• _AIM OF THE EXERCISE_: Everything from the line that contains "At what distance" through the last line of the listing must be copied exactly, with both of those lines included and no others.

• _PROVIDED INFORMATION_:
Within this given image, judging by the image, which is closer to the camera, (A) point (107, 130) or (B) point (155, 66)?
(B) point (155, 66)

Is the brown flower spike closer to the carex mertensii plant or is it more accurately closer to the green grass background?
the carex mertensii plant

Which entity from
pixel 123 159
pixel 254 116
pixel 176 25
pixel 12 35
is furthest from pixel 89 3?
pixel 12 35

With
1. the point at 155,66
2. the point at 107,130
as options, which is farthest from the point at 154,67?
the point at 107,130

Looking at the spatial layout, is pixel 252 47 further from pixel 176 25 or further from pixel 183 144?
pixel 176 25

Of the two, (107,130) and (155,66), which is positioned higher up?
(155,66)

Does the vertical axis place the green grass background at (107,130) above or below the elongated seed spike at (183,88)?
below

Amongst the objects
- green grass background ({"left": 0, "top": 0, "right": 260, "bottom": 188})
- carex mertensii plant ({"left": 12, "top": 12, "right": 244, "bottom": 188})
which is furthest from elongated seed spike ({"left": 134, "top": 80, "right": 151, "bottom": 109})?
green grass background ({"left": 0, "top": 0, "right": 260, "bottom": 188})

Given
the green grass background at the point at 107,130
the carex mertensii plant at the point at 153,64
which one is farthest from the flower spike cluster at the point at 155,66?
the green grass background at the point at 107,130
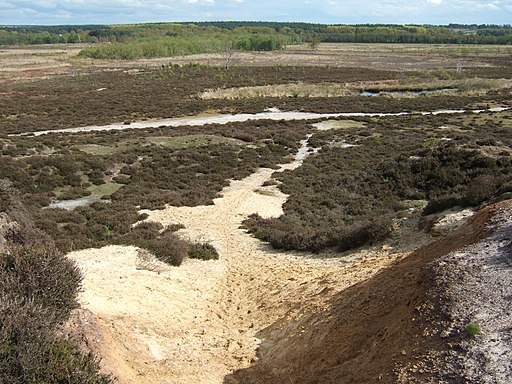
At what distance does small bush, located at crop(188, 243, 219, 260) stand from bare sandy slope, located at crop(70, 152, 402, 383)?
1.03 feet

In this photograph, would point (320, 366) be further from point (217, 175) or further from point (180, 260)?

• _EXERCISE RESPONSE_:
At what distance does small bush, located at crop(188, 243, 219, 260) stand from bare sandy slope, located at crop(70, 152, 402, 383)?
1.03 feet

In this photograph, would point (320, 366) be further from point (217, 175) or further from point (180, 260)?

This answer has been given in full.